All Articles Tagged "wanting what you can’t have"
Staceyann Chin, spoken word artist and LGBT political activist, has penned a very provocative piece in the UK Guardian called, ‘Why Chasing Straight Women Still Thrills Me.” It lays out the many reasons why lesbian women, like Chin here, love the thrill of chasing and eventually bedding straight girls.
Chin writes: “Maybe it is the thrill of conversion – and that is only if any such crossover can be deemed a conversion. Who is to say such conquests were not sleeper-lesbians, just waiting for the right moment to awaken? I suppose, though, through the right lens, the process could be described as evangelical, this business of meeting, and courting and having a woman decide to jump the heterosexual ship to be with you (even if it is temporary). More often than not, the crossover is accompanied by confessions of, “I’ve never done this with anyone before.” Or, “I’m not into women, there’s just something about you that makes me want to try this.” Either way, you are the chosen one, the messiah, the mandate that pulls her, magnetic, toward her most hidden desires.”
After getting all Neo on us and declaring herself the “chosen one,” Chin then proceeds to run down the list of a sure fire way to have all the lesbian sex with straight woman as humanly possible. The trick, she writes, is to not take yourself, or the interaction, too seriously and to “be platonic first” like the caring buddy, who will listen and be the shoulder to cry on about all the messed up stuff like how disrespectful or inconsiderate her boyfriend is being. And then when she is at her most vulnerable, swoop in for the kill.
Needless to say, this editorial has stoked all sorts of flames online. Some of the comments accuse Chin of being predatory, especially for viewing her potential straight love interest as conquest. Some of the reaction questioned whether a narrative such as this would be acceptable if written by a man.
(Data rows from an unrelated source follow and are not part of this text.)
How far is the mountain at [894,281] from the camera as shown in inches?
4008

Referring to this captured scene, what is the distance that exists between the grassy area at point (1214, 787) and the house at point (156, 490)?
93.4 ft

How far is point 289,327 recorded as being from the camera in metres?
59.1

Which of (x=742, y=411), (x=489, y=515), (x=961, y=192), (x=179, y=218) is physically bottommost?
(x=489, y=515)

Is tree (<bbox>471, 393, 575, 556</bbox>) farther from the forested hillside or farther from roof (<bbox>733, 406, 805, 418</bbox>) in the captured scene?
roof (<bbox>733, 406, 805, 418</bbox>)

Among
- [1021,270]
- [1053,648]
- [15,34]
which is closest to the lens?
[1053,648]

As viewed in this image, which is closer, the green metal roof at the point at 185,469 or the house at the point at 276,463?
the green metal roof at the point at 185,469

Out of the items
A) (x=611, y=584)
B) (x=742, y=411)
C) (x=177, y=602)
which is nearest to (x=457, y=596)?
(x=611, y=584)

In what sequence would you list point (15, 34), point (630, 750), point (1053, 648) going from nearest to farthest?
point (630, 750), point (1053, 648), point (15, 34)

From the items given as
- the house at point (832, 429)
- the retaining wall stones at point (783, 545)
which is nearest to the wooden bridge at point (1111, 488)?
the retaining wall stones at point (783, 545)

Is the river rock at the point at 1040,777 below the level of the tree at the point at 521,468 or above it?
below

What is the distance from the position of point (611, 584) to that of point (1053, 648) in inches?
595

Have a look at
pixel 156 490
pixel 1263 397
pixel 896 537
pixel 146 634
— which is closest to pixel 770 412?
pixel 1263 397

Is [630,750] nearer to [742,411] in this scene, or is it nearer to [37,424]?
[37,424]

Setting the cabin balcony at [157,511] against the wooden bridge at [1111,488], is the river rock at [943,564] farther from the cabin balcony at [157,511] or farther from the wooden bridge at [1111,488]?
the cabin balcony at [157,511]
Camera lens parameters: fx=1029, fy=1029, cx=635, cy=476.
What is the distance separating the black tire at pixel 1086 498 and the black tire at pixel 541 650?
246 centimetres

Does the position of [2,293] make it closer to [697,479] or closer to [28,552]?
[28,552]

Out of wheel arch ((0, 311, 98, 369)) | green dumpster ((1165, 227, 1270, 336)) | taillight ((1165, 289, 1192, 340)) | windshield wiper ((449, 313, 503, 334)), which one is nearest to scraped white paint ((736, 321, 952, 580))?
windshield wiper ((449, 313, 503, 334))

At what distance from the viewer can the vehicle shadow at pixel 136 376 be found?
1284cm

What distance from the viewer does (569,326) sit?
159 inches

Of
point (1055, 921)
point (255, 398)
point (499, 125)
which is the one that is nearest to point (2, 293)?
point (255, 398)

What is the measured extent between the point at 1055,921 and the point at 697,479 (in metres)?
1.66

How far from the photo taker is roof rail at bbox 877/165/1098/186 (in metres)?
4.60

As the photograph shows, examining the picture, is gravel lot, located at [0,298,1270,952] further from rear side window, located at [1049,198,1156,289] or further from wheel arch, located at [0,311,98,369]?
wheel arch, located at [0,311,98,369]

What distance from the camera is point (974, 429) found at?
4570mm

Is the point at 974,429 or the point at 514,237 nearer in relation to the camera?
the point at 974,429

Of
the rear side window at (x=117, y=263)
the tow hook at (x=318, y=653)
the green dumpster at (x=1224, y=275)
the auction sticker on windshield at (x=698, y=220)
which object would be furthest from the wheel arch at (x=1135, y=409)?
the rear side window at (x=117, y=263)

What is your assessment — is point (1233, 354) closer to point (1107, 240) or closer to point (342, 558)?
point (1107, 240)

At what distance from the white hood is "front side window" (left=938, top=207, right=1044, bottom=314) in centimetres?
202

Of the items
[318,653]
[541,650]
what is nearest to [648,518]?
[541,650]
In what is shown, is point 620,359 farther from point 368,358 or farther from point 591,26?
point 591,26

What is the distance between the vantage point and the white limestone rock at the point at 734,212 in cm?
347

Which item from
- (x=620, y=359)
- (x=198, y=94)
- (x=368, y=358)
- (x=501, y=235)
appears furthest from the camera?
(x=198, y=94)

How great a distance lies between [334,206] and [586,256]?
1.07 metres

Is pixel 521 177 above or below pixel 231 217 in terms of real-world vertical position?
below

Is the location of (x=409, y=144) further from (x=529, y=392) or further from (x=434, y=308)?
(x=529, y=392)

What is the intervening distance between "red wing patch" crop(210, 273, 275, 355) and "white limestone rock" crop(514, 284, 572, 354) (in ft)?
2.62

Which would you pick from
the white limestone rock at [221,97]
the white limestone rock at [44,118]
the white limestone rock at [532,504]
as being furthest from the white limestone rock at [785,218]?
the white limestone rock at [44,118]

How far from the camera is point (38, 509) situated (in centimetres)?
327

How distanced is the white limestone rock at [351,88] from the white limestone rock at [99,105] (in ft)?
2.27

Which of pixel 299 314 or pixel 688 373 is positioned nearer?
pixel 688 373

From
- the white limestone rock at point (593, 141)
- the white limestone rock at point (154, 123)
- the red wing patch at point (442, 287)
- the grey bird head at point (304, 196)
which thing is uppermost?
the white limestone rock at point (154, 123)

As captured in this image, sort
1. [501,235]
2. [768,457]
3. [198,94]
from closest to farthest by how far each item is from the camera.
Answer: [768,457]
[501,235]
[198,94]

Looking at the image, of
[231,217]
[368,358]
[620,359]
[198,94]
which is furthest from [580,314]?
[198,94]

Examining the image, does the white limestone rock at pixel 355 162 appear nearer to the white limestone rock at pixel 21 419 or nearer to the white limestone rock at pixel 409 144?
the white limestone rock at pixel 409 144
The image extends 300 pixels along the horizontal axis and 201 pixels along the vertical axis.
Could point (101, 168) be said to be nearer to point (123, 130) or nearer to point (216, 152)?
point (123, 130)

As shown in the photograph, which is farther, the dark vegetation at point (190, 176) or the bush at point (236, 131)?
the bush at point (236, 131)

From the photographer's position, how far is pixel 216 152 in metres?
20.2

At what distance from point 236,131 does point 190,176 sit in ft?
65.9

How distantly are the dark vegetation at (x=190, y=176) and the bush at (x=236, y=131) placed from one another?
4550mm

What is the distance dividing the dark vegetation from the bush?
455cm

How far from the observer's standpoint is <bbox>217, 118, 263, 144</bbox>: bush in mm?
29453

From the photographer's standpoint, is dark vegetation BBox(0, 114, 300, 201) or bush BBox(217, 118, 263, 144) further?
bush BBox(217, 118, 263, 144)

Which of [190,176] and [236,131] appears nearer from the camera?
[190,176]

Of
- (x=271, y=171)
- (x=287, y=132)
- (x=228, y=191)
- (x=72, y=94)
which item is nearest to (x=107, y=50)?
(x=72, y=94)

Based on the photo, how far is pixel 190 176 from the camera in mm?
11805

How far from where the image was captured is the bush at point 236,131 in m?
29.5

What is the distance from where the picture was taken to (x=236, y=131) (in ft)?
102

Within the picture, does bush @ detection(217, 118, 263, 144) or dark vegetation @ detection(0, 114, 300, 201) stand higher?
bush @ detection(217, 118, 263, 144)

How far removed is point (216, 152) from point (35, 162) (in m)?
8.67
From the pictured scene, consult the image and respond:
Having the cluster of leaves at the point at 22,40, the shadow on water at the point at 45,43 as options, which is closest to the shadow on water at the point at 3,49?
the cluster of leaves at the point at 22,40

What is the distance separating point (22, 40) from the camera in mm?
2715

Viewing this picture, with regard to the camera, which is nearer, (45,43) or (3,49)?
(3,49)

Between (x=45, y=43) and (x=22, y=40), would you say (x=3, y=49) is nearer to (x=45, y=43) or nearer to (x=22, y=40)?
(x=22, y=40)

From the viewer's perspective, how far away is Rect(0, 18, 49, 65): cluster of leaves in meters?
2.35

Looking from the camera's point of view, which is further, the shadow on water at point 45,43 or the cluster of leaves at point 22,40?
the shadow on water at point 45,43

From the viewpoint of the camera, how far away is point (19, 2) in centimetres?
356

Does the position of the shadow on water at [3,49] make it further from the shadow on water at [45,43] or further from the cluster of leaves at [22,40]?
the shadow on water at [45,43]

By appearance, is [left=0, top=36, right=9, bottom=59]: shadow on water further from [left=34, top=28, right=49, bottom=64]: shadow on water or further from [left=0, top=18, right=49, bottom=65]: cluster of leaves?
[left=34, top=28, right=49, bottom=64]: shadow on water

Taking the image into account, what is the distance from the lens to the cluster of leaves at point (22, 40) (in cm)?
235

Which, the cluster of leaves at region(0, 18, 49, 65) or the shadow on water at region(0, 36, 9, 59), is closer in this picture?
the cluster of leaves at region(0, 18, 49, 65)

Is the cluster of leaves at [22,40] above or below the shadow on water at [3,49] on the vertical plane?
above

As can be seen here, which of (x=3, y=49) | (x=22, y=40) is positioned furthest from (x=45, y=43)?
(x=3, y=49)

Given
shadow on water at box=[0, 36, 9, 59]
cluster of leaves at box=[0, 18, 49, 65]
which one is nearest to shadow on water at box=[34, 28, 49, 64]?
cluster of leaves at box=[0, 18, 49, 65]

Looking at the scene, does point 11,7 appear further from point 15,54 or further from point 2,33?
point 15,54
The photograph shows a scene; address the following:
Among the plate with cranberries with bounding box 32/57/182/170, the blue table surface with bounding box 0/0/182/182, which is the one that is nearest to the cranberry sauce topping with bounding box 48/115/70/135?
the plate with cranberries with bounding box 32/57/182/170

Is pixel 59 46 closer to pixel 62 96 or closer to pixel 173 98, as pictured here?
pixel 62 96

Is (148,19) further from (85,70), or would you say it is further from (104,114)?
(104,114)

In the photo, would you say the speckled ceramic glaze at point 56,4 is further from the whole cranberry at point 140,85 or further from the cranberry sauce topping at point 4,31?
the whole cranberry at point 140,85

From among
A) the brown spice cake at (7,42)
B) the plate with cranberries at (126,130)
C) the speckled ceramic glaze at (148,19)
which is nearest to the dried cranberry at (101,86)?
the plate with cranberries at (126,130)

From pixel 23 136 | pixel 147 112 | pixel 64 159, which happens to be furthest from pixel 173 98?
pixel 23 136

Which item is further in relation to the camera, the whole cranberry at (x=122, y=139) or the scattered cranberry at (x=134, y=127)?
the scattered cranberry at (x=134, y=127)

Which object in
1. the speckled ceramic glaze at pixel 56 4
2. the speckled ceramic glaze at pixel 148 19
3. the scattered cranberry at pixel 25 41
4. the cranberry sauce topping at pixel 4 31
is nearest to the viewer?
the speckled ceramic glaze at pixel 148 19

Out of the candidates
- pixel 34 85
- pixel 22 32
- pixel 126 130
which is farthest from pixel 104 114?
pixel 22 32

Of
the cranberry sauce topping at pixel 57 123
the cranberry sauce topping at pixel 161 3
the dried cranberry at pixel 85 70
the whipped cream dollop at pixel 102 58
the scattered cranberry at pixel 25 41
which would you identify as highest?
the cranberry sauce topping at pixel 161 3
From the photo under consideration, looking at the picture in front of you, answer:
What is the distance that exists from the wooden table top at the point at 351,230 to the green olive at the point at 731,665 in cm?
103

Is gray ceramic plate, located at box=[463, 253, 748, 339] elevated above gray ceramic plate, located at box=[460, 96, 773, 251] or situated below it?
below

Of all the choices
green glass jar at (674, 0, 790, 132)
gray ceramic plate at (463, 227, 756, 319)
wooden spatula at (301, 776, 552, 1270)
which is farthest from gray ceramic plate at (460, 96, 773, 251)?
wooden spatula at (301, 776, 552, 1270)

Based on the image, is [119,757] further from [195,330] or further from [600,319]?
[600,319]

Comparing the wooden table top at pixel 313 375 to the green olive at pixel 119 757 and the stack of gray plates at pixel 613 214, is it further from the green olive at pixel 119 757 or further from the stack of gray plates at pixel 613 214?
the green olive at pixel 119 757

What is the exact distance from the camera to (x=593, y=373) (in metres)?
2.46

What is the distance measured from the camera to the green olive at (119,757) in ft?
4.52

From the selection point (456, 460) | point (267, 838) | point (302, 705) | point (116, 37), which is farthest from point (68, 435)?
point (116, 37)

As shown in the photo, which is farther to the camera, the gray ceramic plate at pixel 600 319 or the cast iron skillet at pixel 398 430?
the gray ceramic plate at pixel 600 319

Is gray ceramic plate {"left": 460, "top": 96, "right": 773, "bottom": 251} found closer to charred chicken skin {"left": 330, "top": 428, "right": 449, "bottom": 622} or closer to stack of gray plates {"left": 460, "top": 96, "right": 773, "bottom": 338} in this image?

And then there are others, who wonder if Chin’s candor is a bit irresponsible in that it perpetuates stereotypes about the aggressive lesbian preying on innocent women.
Personally, I don’t have anything against gay women sleeping with straight, or I like to think of them as bi-curious, women if both parties like the idea. That’s not to say that I necessarily like or agree with her methods, but I do believe that there is something here that we all could learn from – regardless of sexual orientation of the speaker.